Should we be concerned about the graying of the Humboldt County electorate? After all, age does have its advantages. The youngest block of voters in the county are the 113 citizens belonging to the Natural Law party -- the party that advocates mass adoption of transcendental meditation as a panacea for society's ills. They average 36.9 years in age.

But how much does party registration actually mean? As we pored through last week's election results, analyzing them this way and that, we happened upon a curious fact -- a couple of them, actually. Did you know that longtime Fortuna City Councilmember Mel Berti -- a staunchly conservative voice in a staunchly conservative town -- is, in fact, a Democrat? Or that prominent Gallegos supporter Micheal Twombly, one of the honchos of the progressive Local Solutions political action committee, is, in fact, a Republican?
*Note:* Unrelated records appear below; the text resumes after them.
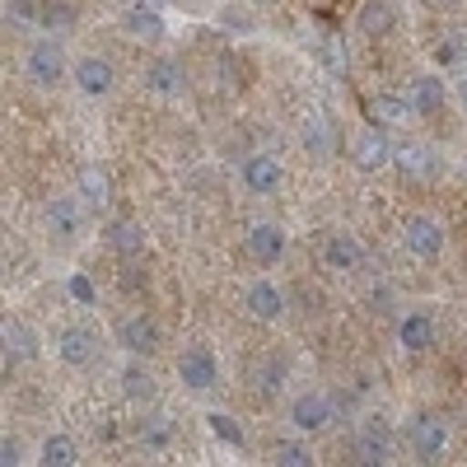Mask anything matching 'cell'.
<instances>
[{
  "mask_svg": "<svg viewBox=\"0 0 467 467\" xmlns=\"http://www.w3.org/2000/svg\"><path fill=\"white\" fill-rule=\"evenodd\" d=\"M398 346L407 350V356H420V350L435 346V318L425 314V308H411V314L398 323Z\"/></svg>",
  "mask_w": 467,
  "mask_h": 467,
  "instance_id": "16",
  "label": "cell"
},
{
  "mask_svg": "<svg viewBox=\"0 0 467 467\" xmlns=\"http://www.w3.org/2000/svg\"><path fill=\"white\" fill-rule=\"evenodd\" d=\"M122 28L131 37H145V43H160V37H164V15L154 10V5H131L127 19H122Z\"/></svg>",
  "mask_w": 467,
  "mask_h": 467,
  "instance_id": "20",
  "label": "cell"
},
{
  "mask_svg": "<svg viewBox=\"0 0 467 467\" xmlns=\"http://www.w3.org/2000/svg\"><path fill=\"white\" fill-rule=\"evenodd\" d=\"M108 248L112 253H136L140 248V229L136 224H108Z\"/></svg>",
  "mask_w": 467,
  "mask_h": 467,
  "instance_id": "30",
  "label": "cell"
},
{
  "mask_svg": "<svg viewBox=\"0 0 467 467\" xmlns=\"http://www.w3.org/2000/svg\"><path fill=\"white\" fill-rule=\"evenodd\" d=\"M122 383H127V393H131V398H150V393H154L145 369H127V374H122Z\"/></svg>",
  "mask_w": 467,
  "mask_h": 467,
  "instance_id": "32",
  "label": "cell"
},
{
  "mask_svg": "<svg viewBox=\"0 0 467 467\" xmlns=\"http://www.w3.org/2000/svg\"><path fill=\"white\" fill-rule=\"evenodd\" d=\"M304 145L314 150V154H327V127H323V117H314V122L304 127Z\"/></svg>",
  "mask_w": 467,
  "mask_h": 467,
  "instance_id": "31",
  "label": "cell"
},
{
  "mask_svg": "<svg viewBox=\"0 0 467 467\" xmlns=\"http://www.w3.org/2000/svg\"><path fill=\"white\" fill-rule=\"evenodd\" d=\"M350 160H356L360 173H379L383 164H393V145H388L383 131H360L356 145H350Z\"/></svg>",
  "mask_w": 467,
  "mask_h": 467,
  "instance_id": "15",
  "label": "cell"
},
{
  "mask_svg": "<svg viewBox=\"0 0 467 467\" xmlns=\"http://www.w3.org/2000/svg\"><path fill=\"white\" fill-rule=\"evenodd\" d=\"M43 24H70V5H47Z\"/></svg>",
  "mask_w": 467,
  "mask_h": 467,
  "instance_id": "34",
  "label": "cell"
},
{
  "mask_svg": "<svg viewBox=\"0 0 467 467\" xmlns=\"http://www.w3.org/2000/svg\"><path fill=\"white\" fill-rule=\"evenodd\" d=\"M332 420H337V402L327 393H318V388H308V393H299L290 402V425H295V435H304V440L332 431Z\"/></svg>",
  "mask_w": 467,
  "mask_h": 467,
  "instance_id": "1",
  "label": "cell"
},
{
  "mask_svg": "<svg viewBox=\"0 0 467 467\" xmlns=\"http://www.w3.org/2000/svg\"><path fill=\"white\" fill-rule=\"evenodd\" d=\"M244 308H248V318H257V323H281V314H285V295H281V285L276 281H253L248 290H244Z\"/></svg>",
  "mask_w": 467,
  "mask_h": 467,
  "instance_id": "10",
  "label": "cell"
},
{
  "mask_svg": "<svg viewBox=\"0 0 467 467\" xmlns=\"http://www.w3.org/2000/svg\"><path fill=\"white\" fill-rule=\"evenodd\" d=\"M323 262H327V271H337V276L360 271L365 266V244L356 239V234H332V239L323 244Z\"/></svg>",
  "mask_w": 467,
  "mask_h": 467,
  "instance_id": "14",
  "label": "cell"
},
{
  "mask_svg": "<svg viewBox=\"0 0 467 467\" xmlns=\"http://www.w3.org/2000/svg\"><path fill=\"white\" fill-rule=\"evenodd\" d=\"M178 383L187 388V393H211V388L220 383V360L211 346H187L178 356Z\"/></svg>",
  "mask_w": 467,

Berti, 66, is in many ways the face of Fortuna, the incarnation both of its politics and its courtly, hometown manners. So when we reached him Monday with the goods on his political affiliation, he fessed up right away, if somewhat sheepishly. (When we quizzed him about this a few months ago, he was quick to call himself a Republican.) Berti said that his Democratishness was a long-standing thing with him, stemming from his youth ("I'm a Kennedy man," he said) but that it doesn't influence the way he votes. "I always pick the best man, I don't care if he's Democrat or Republican or what."

With the 58-year-old Twombly, apparently, the case is both more and less complicated. He was a Green Party activist in Sacramento before moving to Humboldt County, and he stayed Green after he got here. But Twombly said Friday that he recently switched his registration to Republican in a sort of electoral false-flag maneuver, one that would allow him to keep tabs on Gov. Schwarzenegger's campaigning for his recent (failed) slate of "reform" propositions, which Twombly strongly opposed. "I'm a Green, and I have been a Green since 1990," Twombly said. "But I wanted to receive Republican mailers." Twombly said that he's since switched his registration back to Green.

The two cases, taken together, suggest an interesting question for political philosophers. When is it proper to ditch your party allegiance? Whenever need arises, or ... basically, never?